Bakanlık, Rahman’ın misafirlerine hizmet etmek ve ibadetlerini kolay ve huzurlu bir şekilde yerine getirmelerini kolaylaştırmak amacıyla, yerel 1966, uluslararası +966920002814 ve [email protected] e-posta adresindeki ortak operatör üzerinden Rahman’ın Misafirlerine Hizmet Merkezi aracılığıyla günün her saati çeşitli dillerde soruların alınmasını mümkün kılıyor.

Suudi Arabistan Turizm Bakanlığı pazar günü, Mekke'deki tüm konaklama tesislerine, 29 Nisan'dan başlayarak sezon sonuna kadar, Hac izni ya da Mekke şehrinde çalışma veya yaşama izni olmayanların konaklamasını engellemelerini vurguladı.

Bu karar, İçişleri Bakanlığı'nın, Hac vizesi dışında her türlü vizeye sahip olanların Mekke'ye girişine veya Mekke'de kalmasına izin vermeyerek, hacıların güvenliğini korumayı ve hac ibadetini güvenlik, kolaylık ve huzur içinde yerine getirmelerini sağlamayı amaçlayan düzenleme ve tedbirleri duyurmasıyla birlikte geldi.

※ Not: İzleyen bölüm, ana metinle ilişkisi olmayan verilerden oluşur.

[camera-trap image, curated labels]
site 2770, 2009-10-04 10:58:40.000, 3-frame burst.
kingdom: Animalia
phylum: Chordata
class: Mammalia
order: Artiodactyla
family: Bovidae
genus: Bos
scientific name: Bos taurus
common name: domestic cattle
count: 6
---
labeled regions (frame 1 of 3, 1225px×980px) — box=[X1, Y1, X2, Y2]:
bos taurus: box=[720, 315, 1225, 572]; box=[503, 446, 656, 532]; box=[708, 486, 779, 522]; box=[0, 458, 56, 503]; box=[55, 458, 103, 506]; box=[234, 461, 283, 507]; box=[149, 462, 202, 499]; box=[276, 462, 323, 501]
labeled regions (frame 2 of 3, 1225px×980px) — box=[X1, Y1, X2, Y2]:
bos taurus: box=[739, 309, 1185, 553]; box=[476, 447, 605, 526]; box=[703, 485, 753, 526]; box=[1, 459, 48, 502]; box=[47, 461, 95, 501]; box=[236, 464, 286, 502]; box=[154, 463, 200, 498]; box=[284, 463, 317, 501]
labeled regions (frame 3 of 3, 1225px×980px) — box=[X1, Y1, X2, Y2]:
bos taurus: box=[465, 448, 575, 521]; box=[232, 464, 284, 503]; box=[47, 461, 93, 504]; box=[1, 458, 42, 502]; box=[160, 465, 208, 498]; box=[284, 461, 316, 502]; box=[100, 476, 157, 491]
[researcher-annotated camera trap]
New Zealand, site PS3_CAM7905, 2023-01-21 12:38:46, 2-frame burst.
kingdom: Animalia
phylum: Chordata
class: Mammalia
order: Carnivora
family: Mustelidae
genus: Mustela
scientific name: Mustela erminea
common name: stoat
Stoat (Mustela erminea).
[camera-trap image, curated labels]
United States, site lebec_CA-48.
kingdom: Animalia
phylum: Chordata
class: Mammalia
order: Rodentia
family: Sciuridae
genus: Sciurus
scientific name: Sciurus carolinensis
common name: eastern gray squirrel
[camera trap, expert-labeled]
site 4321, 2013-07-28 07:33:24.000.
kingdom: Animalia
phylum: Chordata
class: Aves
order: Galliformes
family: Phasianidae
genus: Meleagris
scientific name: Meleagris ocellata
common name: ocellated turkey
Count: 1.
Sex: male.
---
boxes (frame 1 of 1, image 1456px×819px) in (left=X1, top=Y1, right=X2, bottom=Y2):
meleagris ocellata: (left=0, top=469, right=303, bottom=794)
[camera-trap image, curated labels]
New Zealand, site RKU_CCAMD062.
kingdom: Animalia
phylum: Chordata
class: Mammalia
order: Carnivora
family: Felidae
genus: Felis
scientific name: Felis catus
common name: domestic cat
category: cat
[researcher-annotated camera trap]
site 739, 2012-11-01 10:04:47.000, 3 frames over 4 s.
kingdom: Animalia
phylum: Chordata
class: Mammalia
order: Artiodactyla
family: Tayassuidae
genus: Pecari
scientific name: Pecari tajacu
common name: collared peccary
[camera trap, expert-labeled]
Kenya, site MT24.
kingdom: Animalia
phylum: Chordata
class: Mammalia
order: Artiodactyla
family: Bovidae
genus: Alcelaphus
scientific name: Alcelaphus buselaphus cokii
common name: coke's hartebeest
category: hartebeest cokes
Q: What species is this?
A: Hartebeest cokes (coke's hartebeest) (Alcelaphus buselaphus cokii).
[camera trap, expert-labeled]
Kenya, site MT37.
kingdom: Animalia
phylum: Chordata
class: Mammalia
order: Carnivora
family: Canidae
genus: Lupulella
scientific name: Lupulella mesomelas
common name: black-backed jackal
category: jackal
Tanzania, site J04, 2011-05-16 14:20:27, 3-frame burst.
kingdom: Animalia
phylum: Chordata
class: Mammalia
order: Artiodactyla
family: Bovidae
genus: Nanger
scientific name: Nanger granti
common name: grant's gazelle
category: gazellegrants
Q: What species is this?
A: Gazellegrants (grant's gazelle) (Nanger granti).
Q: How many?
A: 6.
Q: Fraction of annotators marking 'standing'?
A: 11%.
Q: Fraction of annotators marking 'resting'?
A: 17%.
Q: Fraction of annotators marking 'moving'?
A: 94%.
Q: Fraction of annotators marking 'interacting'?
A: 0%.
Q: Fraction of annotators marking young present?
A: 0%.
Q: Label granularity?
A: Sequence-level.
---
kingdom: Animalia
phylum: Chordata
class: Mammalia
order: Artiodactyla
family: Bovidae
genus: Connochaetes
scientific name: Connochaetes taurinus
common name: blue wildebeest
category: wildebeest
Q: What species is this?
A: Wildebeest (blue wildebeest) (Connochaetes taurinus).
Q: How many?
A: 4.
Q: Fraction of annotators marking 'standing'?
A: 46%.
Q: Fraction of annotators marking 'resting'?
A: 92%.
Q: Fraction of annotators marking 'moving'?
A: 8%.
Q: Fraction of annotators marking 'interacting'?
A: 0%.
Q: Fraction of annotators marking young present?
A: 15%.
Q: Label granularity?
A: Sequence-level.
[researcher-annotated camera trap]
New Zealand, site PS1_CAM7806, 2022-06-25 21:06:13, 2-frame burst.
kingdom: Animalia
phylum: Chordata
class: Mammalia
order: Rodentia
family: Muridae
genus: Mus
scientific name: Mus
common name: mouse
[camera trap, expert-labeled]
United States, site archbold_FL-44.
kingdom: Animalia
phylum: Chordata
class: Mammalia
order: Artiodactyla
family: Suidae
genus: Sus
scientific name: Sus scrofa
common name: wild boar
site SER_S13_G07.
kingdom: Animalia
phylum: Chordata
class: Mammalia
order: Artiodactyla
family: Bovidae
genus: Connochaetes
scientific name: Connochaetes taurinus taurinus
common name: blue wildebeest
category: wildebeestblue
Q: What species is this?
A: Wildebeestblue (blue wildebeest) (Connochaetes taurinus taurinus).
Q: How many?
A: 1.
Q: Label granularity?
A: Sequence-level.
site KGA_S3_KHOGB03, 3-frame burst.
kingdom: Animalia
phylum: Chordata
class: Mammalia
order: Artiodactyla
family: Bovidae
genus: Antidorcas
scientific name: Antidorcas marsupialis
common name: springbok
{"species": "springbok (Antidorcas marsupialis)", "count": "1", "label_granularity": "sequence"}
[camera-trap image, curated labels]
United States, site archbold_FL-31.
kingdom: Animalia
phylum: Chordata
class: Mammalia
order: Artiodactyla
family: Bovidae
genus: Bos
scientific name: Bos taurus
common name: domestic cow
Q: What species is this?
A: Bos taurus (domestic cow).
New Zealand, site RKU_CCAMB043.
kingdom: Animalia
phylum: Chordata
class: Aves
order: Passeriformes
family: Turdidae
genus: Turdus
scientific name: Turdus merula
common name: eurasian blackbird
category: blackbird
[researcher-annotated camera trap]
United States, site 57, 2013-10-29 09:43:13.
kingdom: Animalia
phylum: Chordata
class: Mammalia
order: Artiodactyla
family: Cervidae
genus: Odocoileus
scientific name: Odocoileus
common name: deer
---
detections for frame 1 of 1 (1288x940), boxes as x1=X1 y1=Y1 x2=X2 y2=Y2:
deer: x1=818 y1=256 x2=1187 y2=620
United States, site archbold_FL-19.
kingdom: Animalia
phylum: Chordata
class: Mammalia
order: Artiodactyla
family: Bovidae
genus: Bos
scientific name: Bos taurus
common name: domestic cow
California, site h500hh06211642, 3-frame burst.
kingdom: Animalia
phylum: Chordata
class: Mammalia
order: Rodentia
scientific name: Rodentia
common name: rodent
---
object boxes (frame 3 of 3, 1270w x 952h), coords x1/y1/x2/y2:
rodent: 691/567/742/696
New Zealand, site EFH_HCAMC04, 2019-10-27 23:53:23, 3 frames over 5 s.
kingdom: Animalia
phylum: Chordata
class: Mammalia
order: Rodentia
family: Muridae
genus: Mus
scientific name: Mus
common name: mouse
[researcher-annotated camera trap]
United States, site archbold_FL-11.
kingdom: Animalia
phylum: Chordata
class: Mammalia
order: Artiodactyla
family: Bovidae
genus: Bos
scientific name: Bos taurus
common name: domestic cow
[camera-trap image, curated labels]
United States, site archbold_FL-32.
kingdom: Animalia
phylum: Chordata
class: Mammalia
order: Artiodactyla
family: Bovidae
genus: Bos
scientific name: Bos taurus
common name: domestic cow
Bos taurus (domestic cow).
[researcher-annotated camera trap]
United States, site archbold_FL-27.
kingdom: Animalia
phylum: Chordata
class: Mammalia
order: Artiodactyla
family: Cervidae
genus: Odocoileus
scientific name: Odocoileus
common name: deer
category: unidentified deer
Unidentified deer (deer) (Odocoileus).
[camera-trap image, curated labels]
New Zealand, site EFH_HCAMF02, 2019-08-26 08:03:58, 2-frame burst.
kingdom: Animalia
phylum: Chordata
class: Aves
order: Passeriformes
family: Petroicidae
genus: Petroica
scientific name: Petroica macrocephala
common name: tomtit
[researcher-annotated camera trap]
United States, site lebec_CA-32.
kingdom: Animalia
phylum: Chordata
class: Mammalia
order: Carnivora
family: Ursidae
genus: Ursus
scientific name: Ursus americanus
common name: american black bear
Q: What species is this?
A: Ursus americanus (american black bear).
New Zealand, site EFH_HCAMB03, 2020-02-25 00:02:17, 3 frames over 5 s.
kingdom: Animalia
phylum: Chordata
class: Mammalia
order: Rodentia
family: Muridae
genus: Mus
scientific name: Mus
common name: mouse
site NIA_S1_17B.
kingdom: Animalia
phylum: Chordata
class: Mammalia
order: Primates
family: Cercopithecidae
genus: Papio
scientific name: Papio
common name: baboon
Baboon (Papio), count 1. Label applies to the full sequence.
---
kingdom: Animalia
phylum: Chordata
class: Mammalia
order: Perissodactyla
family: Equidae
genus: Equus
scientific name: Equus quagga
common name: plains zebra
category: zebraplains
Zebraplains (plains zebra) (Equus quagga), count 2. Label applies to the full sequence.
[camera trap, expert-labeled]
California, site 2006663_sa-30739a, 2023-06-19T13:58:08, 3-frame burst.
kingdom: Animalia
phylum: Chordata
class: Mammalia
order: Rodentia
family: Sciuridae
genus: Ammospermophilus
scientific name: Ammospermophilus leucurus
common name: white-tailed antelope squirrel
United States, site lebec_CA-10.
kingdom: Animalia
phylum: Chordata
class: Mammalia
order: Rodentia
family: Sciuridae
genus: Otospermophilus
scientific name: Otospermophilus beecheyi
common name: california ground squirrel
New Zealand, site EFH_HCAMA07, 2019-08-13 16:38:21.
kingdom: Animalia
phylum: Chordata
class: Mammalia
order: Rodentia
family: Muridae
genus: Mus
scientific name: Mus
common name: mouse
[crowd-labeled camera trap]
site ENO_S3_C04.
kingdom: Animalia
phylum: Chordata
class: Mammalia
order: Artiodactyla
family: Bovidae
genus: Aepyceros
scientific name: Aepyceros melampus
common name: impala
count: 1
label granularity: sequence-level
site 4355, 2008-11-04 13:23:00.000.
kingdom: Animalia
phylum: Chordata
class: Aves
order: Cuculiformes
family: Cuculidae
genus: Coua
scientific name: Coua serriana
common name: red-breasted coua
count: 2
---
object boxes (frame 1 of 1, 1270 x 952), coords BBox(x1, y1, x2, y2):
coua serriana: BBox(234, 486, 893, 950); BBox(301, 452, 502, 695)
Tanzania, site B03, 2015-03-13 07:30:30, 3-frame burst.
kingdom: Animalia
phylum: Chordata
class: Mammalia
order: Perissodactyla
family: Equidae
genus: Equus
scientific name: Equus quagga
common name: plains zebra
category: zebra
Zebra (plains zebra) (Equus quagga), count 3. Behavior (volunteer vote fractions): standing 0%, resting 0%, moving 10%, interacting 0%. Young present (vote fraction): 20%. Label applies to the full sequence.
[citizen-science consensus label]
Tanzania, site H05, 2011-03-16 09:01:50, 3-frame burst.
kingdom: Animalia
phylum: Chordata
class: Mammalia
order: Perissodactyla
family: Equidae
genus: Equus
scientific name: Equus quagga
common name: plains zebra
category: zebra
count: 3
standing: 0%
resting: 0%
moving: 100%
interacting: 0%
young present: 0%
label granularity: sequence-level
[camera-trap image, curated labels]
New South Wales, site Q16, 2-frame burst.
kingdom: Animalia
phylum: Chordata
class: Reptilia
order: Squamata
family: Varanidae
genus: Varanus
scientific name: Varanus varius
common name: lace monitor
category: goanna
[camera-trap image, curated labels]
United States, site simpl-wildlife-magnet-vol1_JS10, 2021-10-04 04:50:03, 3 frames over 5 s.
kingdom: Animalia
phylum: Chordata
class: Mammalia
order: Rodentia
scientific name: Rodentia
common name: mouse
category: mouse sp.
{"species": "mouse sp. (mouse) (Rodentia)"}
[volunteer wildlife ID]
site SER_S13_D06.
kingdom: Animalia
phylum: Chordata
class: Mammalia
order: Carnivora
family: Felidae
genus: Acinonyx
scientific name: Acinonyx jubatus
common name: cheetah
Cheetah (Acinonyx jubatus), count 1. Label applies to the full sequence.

Turizm Bakanlığı, konaklama tesislerinin İçişleri Bakanlığı duyurusunda yer alan kategorilerdeki kişileri belirtilen süre boyunca kalıcı olarak ağırlamasının yasaklandığını belirtti. Bakanlığın sezona hazırlık amacıyla diğer devlet kurumlarıyla birlikte yürüttüğü entegre çalışmaların bir parçası olarak hacı adaylarının emniyet ve güvenliğinin sağlanması çerçevesinde bu talimatların ihlal edilmesi halinde faillerin cezalara maruz kalacağı vurgulandı.